Earth Hour – Ed sums it up
“Earth Hour is shaping up to be an impressive symbolic response to our planet in peril”.
This was the headline comment from Ed Miliband, climate change secretary, just before Saturday’s global ‘lights off’ at 20:30 local time across the world.
With the G20 summit taking place this week to deliver Gordon Brown from the clutches of mediocrity, no comment more succinctly sums up what is, in all likelihood, the general response from around the political world to the challenge the global economy faces from reducing carbon resource and increasing levels of CO2 in our atmosphere.

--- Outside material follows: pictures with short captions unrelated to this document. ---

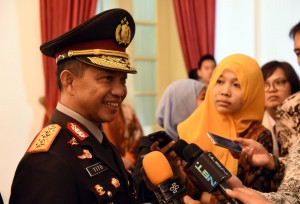 Kapolri Jend. Tito Karnavian menjawab wartawan usai menghadiri pelantikan Kepala BNPT dan Kepala BPOM, di Istana Negara, Jakarta, Rabu (20/7) pagi. (Foto: Rahmad/Humas)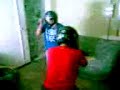 Al principio es un poco aburrido pero en cuanto empieza la batalla comienza el espectaculo una batalla de cascos a lo loco increible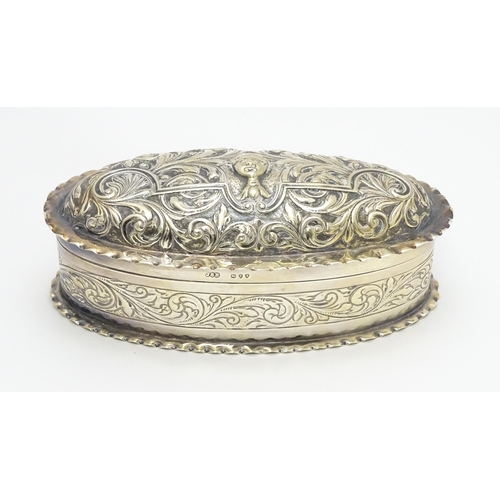 445 - A Victorian silver pot of ovoid form with acanthus scroll decoration hallmarked London 1890, maker J... 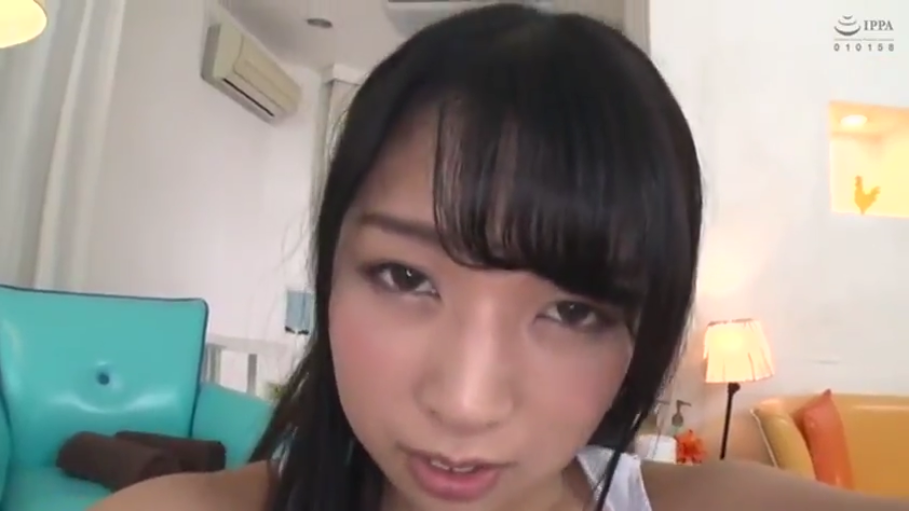 室内 · 脸部特写 · 白色背心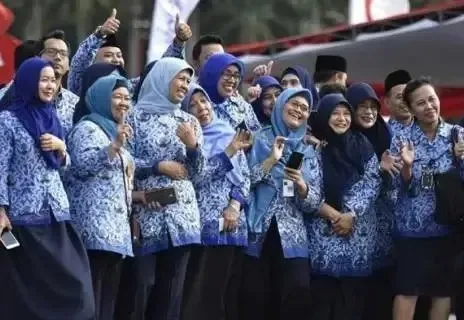 PNS Tak Terpengaruh Anggaran Efisiensi, THR dan Gaji ke-13 Tetap Cair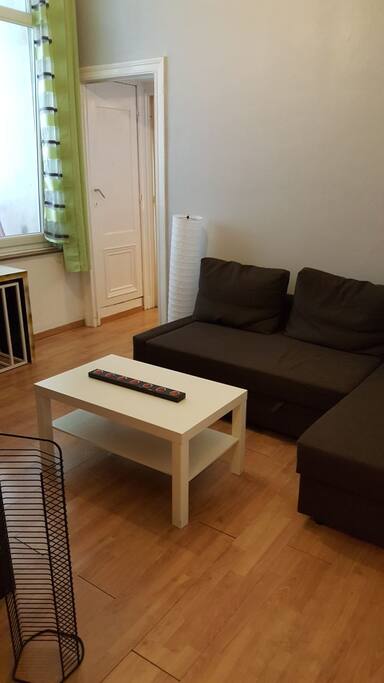 Leaving (Fauteuil se transforme en lit)
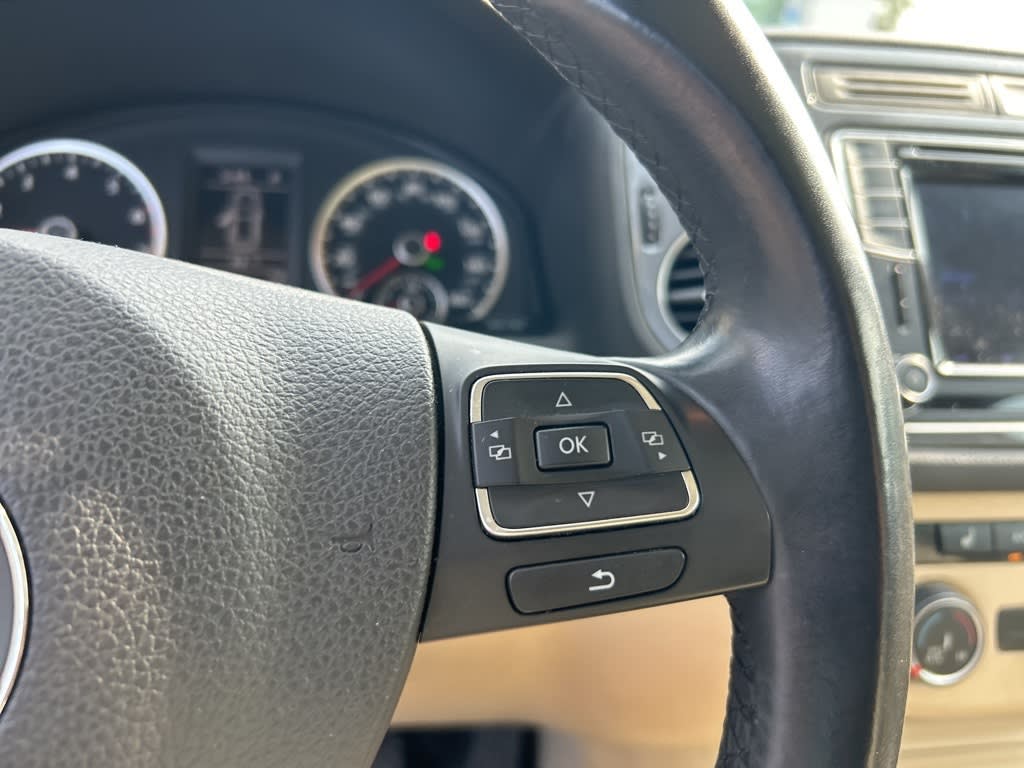 Thumbnail: 2016 Volkswagen Tiguan - 23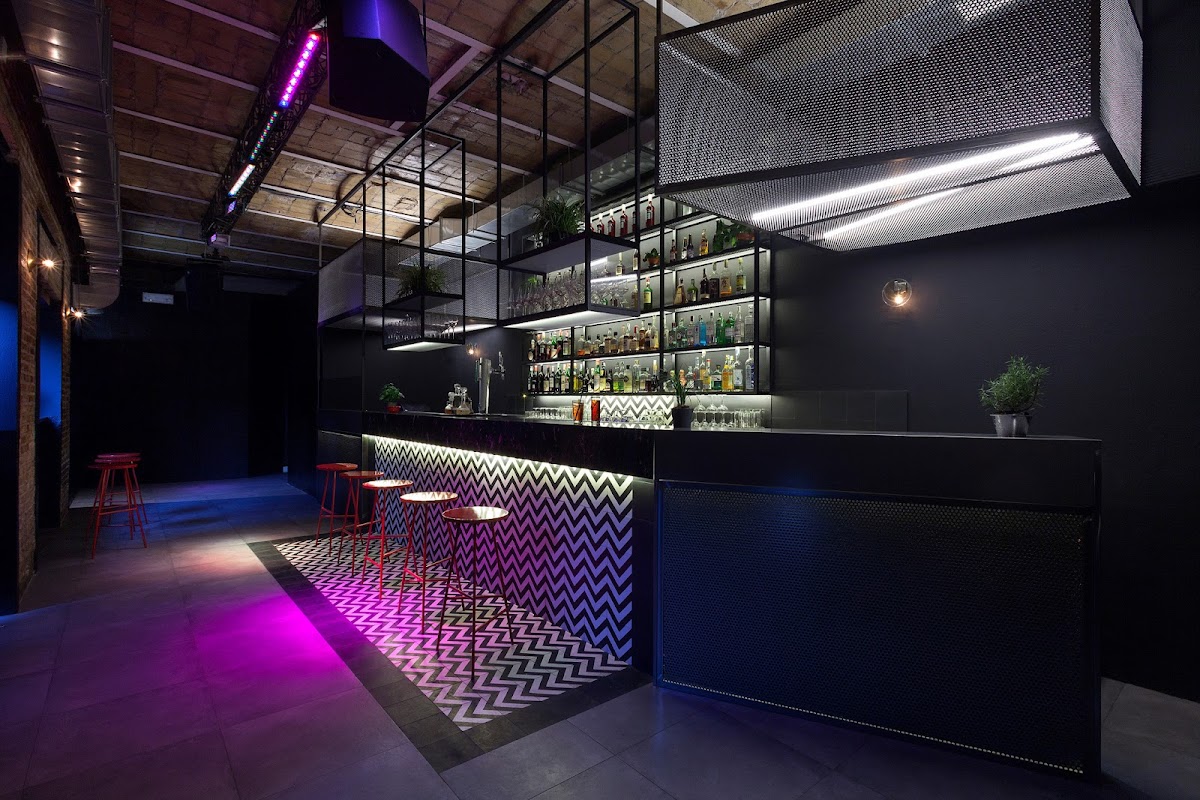 Rashomon Club — photo 4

It is a comment which crystallises what response we can expect from our political leaders to a crisis that is building to a sea change in the way we not only transact business and place a future value on production and productivity but also how the electorate (and don’t forget that they are also your workforce, Messrs CEO and CFO) will live their lives on a day-to-day basis in the not-too-distant future.
This is hardly a surprise, however. With the UN climate conference in Copenhagen later this year shaping up to be yet another political statement of intent instead of a declaration of immediate action, it still falls to the business community to take the initiative, something we in business have proven to be very good at when there is profit to be made; how good can we be when the very survival of our business model is at stake?

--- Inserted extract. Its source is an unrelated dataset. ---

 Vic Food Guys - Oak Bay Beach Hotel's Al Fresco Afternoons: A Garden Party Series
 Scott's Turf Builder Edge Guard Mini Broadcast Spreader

The link is not lost on all politicians; ahead of Copenhagen, Connie Hedegaard, Denmark’s Minister of Climate and Energy is quoted as saying “We, the politicians of the world, have a responsibility to reach a truly global climate change agreement in Copenhagen in December 2009. But it is the business society that can deliver the tools to turn our vision into reality. Businesses can provide the clever solutions to make it possible to live in a both modern and sustainable society.”

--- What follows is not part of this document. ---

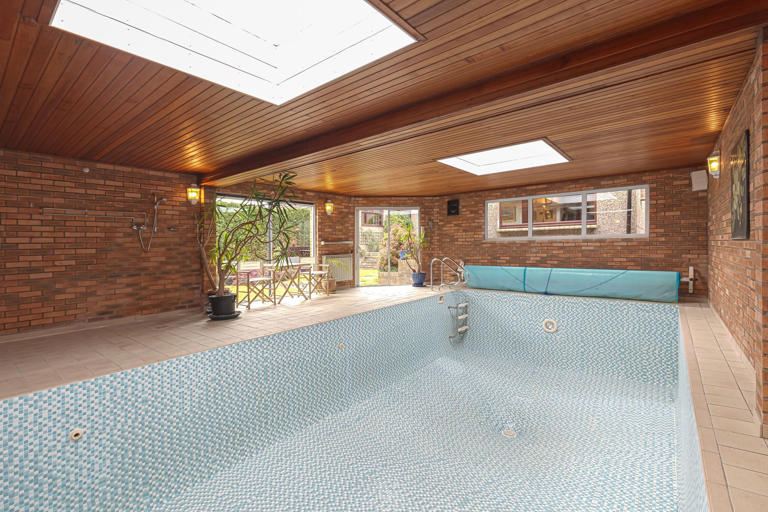 Delightful Edinburgh three-bedroom detached bungalow with indoor ...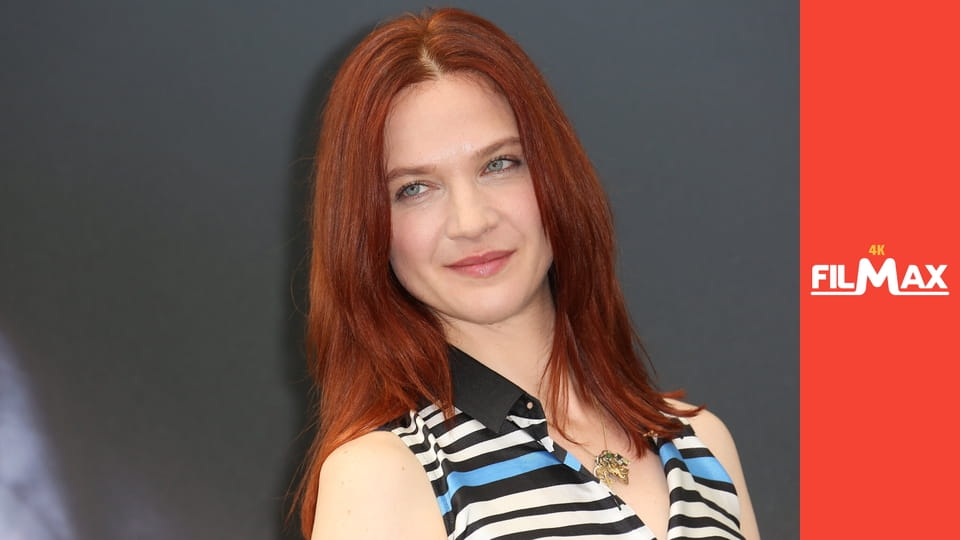 Morderstwa w Paryżu S1E1 - Mniej niż zero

It’ll take more than switching the lights off for an hour, though. It’ll also take a change in attitude. On the day of Barrack Obama’s arrival in the UK, amid warnings of civil unrest, city workers in London were advised by their own employers to come to work in ‘civvies’ so as not to attract unwanted attention from the protesters; some, who were interviewed by the media in all their pin-striped glory, made their position clear, however - no tree hugger is going to bully us into slowing our pursuit of the mighty greenback. Hurrah for the war spirit of old Blighty!
Except this isn’t the Blitz in the ‘good old days’ sense of the word. We are dropping the bomb on ourselves this time… and it is a time bomb with a very short fuse. As responsible and intelligent business leaders and employers, we should be taking the lead and letting our people know they no longer need to trot out the mantra of the noughties.
Earth Hour was just that; an hour. It’ll take more than an hour to fix things and no amount of political waffle will start the process. Protests in the street are also not the answer, but until we actually DO something you can’t actually blame them, can you?